A Flash in the Pan or Sophisticated Flambi?

Did everybody see the Jack Daniel’s ad on Playboy.com? I’ll have to admit that it was somewhat unnerving to visit Playboy.com while I was at work, but if any of my coworkers had tried to call me on the carpet for it, I was definitely there for business reasons… ;-)

For those of you who would rather not visit the site, allow me to describe it. The Jack Daniel’s ad is a Flash intro to the Playboy.com site. It features Playboy Enterprises founder Hugh Hefner pictured with his gigantic mansion, limousine, private plane, a spread of expensive seafood, about a dozen beautiful women, and, of course, Jack Daniel’s. Any visitor to the site who has the Flash plug-in can see the ad.

“You know, I’ve always enjoyed a relatively simple life,” narrates Hef in the ad. “A comfortable home, reliable transportation, food on the table, and a meaningful relationship. And, of course, Jack Daniel’s. Welcome to Playboy.com.” After viewing the ad and listening to Hef, visitors are directed back to the home page of the Playboy site. No, they can’t click for more information. They can’t fill out a form to enter a contest or sign up for a mailing list. No action is prompted, other than simply viewing the ad and taking in its message.

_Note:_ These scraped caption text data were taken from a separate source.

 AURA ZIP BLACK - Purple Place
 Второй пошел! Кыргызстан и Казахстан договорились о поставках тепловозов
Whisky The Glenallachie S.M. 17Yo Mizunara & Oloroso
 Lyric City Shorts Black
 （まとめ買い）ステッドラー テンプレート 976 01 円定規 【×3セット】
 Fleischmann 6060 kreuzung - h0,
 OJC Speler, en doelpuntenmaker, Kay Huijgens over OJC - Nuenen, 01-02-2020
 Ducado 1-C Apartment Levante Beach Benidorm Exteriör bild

Soon after this ad hit, almost everybody I know in online advertising was talking about it. Why? Because there was no doubt about the ultimate goal of this advertisement. It was designed to create an association. That is, it was designed to brand.

I don’t know what the marketing goals are for the Jack Daniel’s brand. I’ve never worked on the account, but I imagine that they want to convey the idea that Jack Daniel’s is a sophisticated yet fun-loving drink. Coincidentally, readers of Playboy magazine and its online counterpart look to the Playboy brand to tell them what’s fun, what’s sophisticated, and what’s cool. Rather than fall into the trap of “Let’s run banners and try to get people to click over to the JD site,” some intelligent soul over at Jack Daniel’s ad agency made the case that the association and endorsement of the Jack Daniel’s brand on Playboy’s own site would achieve their branding goals.

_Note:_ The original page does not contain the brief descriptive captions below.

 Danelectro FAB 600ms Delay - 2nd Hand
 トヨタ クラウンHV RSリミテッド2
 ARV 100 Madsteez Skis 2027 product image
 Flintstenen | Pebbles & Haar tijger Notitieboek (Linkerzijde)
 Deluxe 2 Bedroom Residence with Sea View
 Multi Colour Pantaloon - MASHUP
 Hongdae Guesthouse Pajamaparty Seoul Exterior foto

The endorsement is quite a nice one. After briefly listening to Hef, site visitors are left with the impression that Jack Daniel’s is a regular part of the sophisticated lifestyle that includes an appreciation of the finer things in life. It is because the ad is so effective at creating that association that the entire online ad industry was buzzing about it this past week.

While I’m happy to see such publicity surrounding an online ad with branding goals, I’m still left with a question: How will the agency for Jack Daniel’s track the impact of this ad? Many of the smart people in the online advertising industry know that the Internet can be used to brand. After all, you can brand with something as simple as a matchbook cover. What people really want to know is how effective it can be. That is the question on everybody’s mind.

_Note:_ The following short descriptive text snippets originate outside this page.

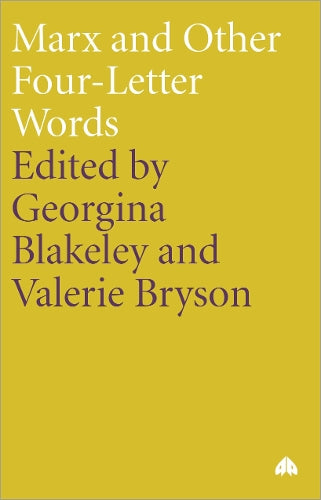 Marx and Other Four-Letter Words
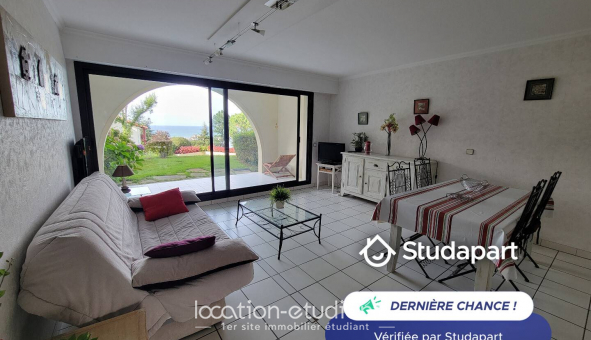 Logement tudiant T2 à Ciboure (64500)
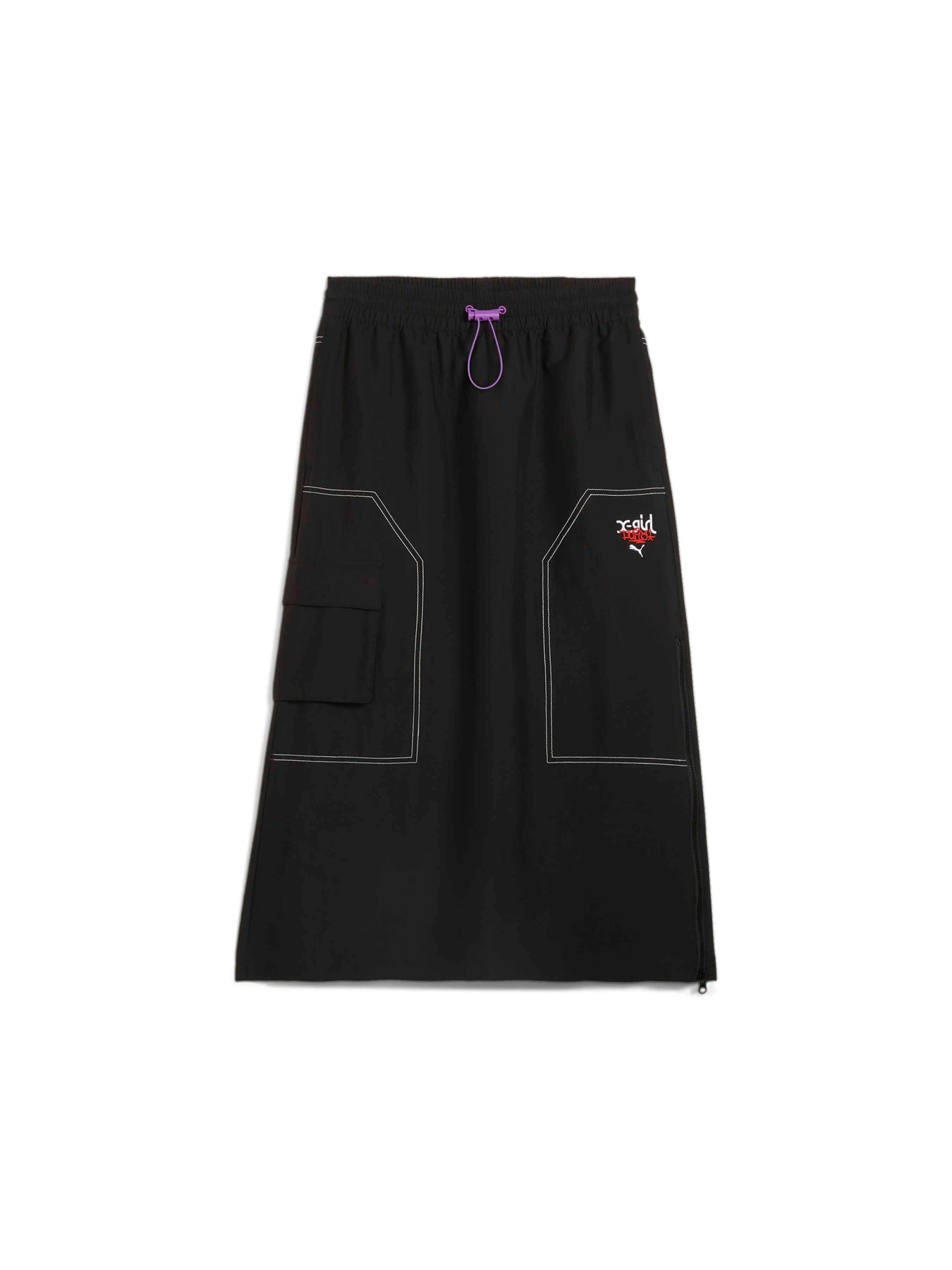 Юбки PUMA x X-girl Midi Skirt модель 624711 Фото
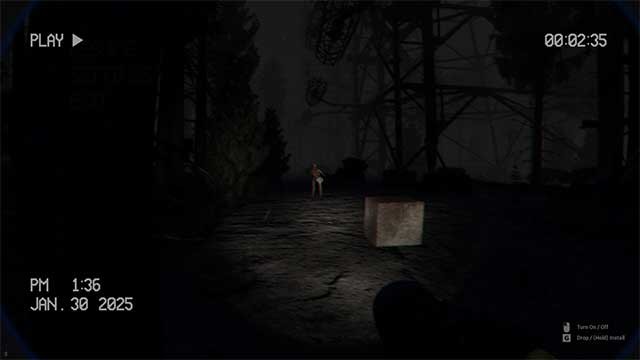 Trải nghiệm lối chơi phiêu lưu rùng rợn thông qua góc nhìn Body Camera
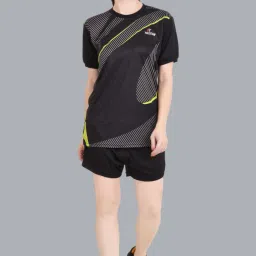 Self Design, Printed, Solid, Graphic Print Women Track Suit-image-14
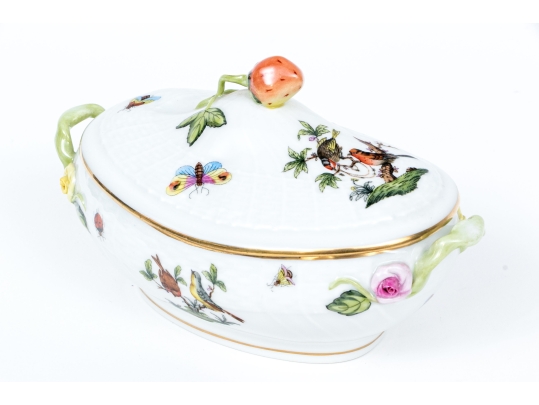 Herend Hungary Hand-Painted Porcelain 7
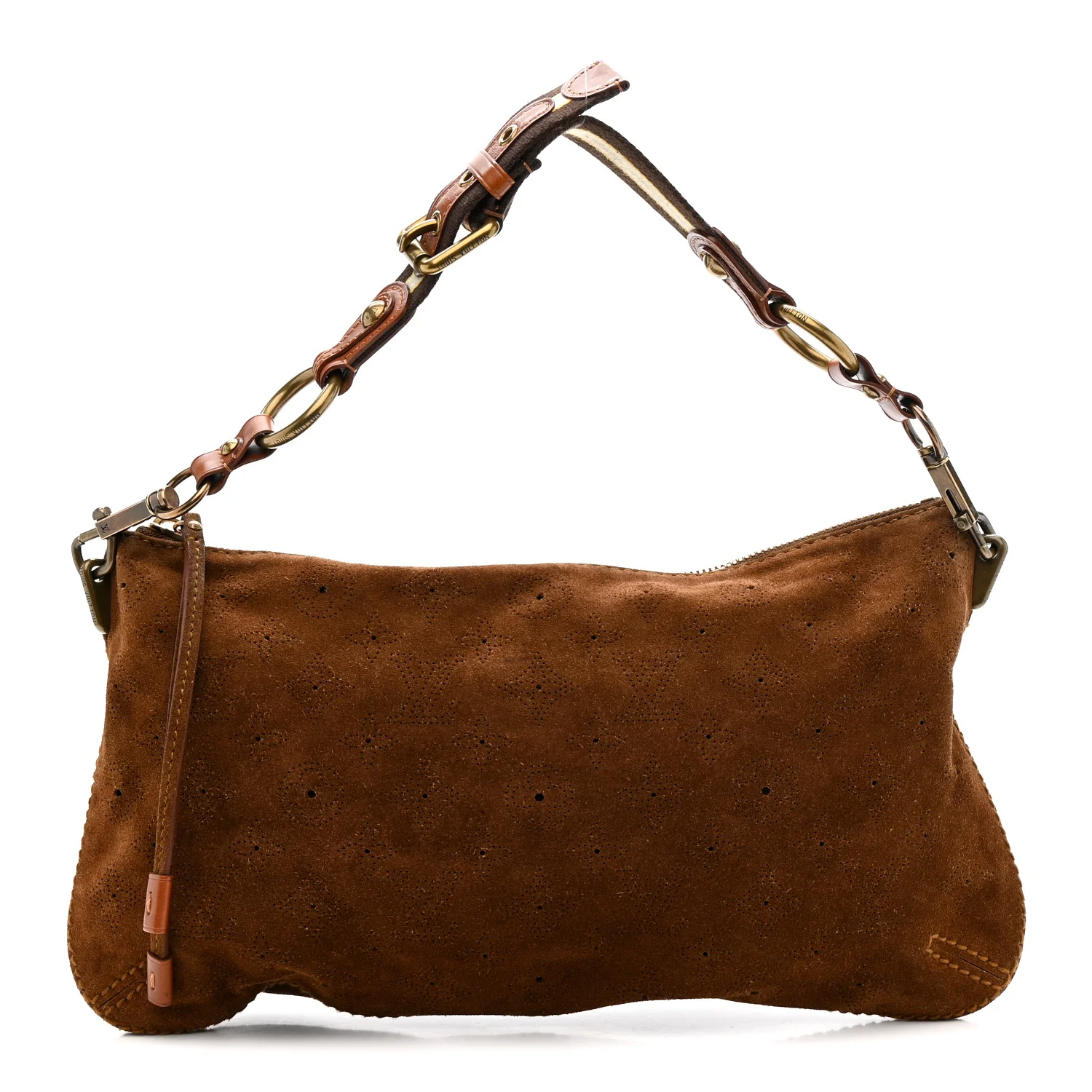 Suede Mahina Onatah Pochette Cacao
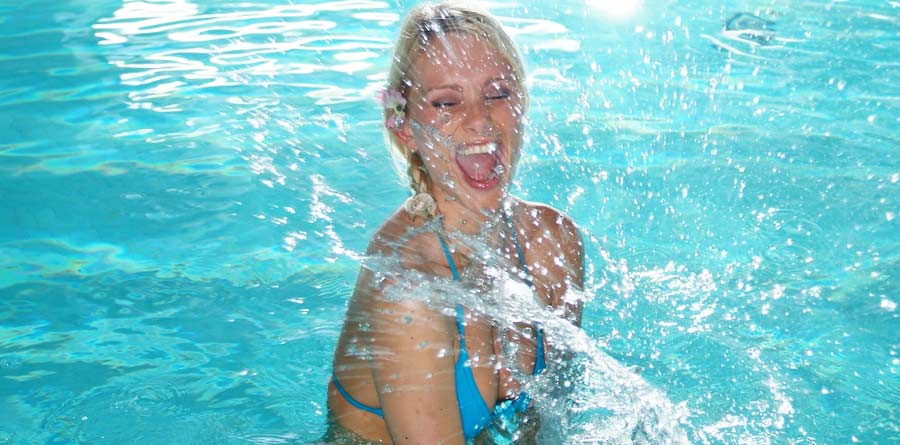 Bagni di Lucca Terme - La Piscina Termale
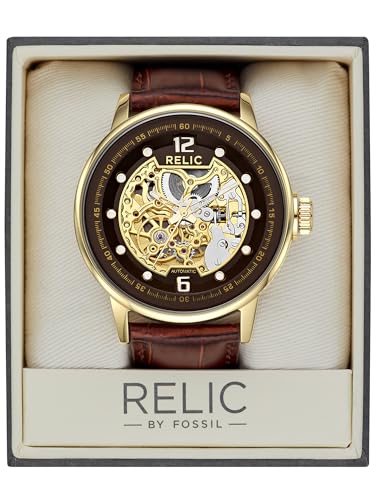 Relic by Fossil Men's Gold Stainless Steel Watch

Although I think the Jack Daniel’s ad on Playboy.com is a harbinger of things to come, I’d like to issue a challenge to the brand and to the agency that produced and placed the ad: Show us how well it worked for you. Implement an online brand study and tell us how this ad affected Playboy.com’s audience. Did it affect Jack Daniel’s consideration against Jim Beam and Maker’s Mark? Did it make people want to increase their consumption? Did more people think of Jack Daniel’s as a sophisticated and fun brand?

Demonstrating success with respect to branding initiatives is exactly what this industry needs if it is to prove itself. We could use a high-profile case study to pull us out of the slump that resulted from the medium’s being pigeonholed as a direct-response medium.